I am fed up with the irrational and distorted Ebola
stories. If one
watches media often today he or she would think that civilization is
imperiled by the outbreak in a part of Africa for a weak strain of the
Ebola virus. But wait! Don't let news reports infect your brain with
nonsense. According to the Disease Control and Prevention's National
Center for Health, statistics indicate that the actual risk a person
faces of contracting Ebola, which, like the virus itself, is so tiny,
it's downright microscopic. Here are far more common ways a resident of
the U.S. could die this year.
• Heart disease — A U.S. resident circa 2005
faced a 1-in-5 chance of dying of this in his or her lifetime,
• Cancer — 1-in-7 lifetime odds of dying from this.
• Stroke — 1-in-23
• Accidental injury — 1-in-36
• Motor vehicle accident — 1-in-100
• Assault by firearm — 1-in-325
• Natural forces (heat, cold, storms, earthquakes,
floods, tornadoes, lightning strikes, etc., combined) — 1-in-3,357
• Drowning — 1-in-8,942
• Air travel accident — 1-in-20,000
• Asteroid impact — 1-in-147,717
• Tsunami -1-in-500,000
What about the risk from Ebola? Well, the lifetime odds of dying from
the disease is so small it is hard to compute, but it is far less
likely than a person winning a multi million dollar power ball
lottery. Since Ebola's first outbreak in the 1970s through the one
raging today, according to the World Health Organization, the total
number of deaths attributed to Ebola has been 5000. That's it!
So, if the odds are far more likely to die in a car accident than of
Ebola, H1N1, tsunamis or a natural disaster, why does Ebola seem to
worry so many people so much? Familiarity with an agent of death can be
one factor affecting our perception of risk. With cars, we take so many
trips over our lifetimes that our brains learn not to be afraid of what
might happen in the event of an accident. But the mass hysteria the
media causes by introducing Ebola to us creates an irrational fear in
us. Ebola for many people is new and not something they have personal
experience with, so it's perceived as riskier.
Too, the lack of control over something like Ebola makes us fear it
more.....like the small child terrified of "the monsters hiding
underneath my bed". We don't have any sense of control over Ebola and
the media reports it as being out of control. Logically, people should
think more about the reality of Ebola and realize that Ebola is not
highly contagious, it's being managed carefully, and there're been
epidemics in the past. They've all been controlled, and the same
thing's even more likely to happen now, given modern medical advances.
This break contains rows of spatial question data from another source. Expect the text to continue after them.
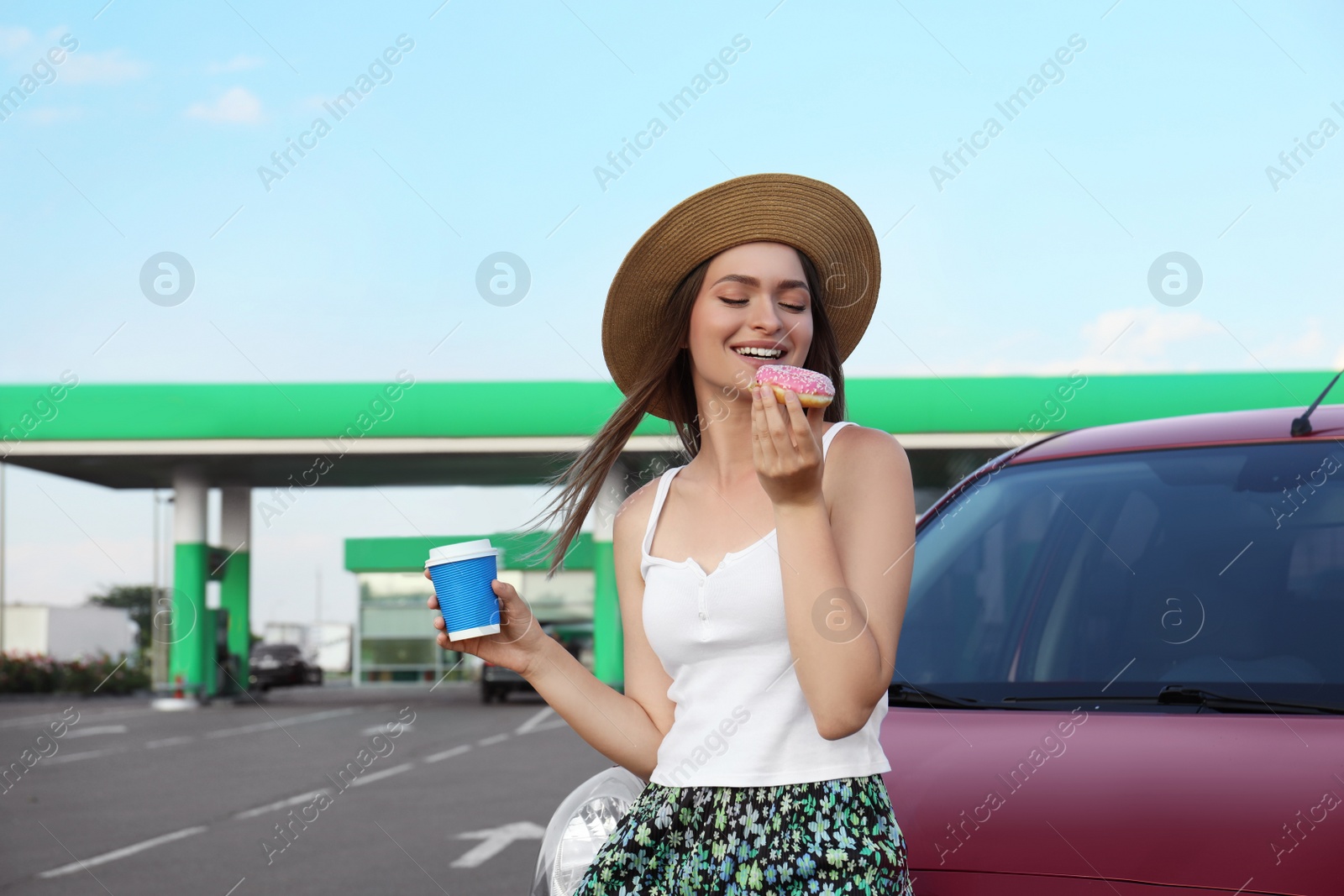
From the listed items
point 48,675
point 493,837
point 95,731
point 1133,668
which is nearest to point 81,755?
point 95,731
What the media should say (and not so much because the story just isn't
that newsworthy) about Ebola is what is true. Ebola is hard to catch
and transmit compared to other infections because it requires direct
contact with bodily fluids . In the six months of the 201) outbreak,
there have been 3,431 deaths. That's a very low number for a serious
infectious disease . The influenza pandemic spread by coughing of 1919,
for example, infected 500 million people across the world, killed 50
to 100 million (5 percent of the world's population in a year) .
Maybe instead we should worry about what needs worry, and that
certainly isn't about catching the Ebola virus.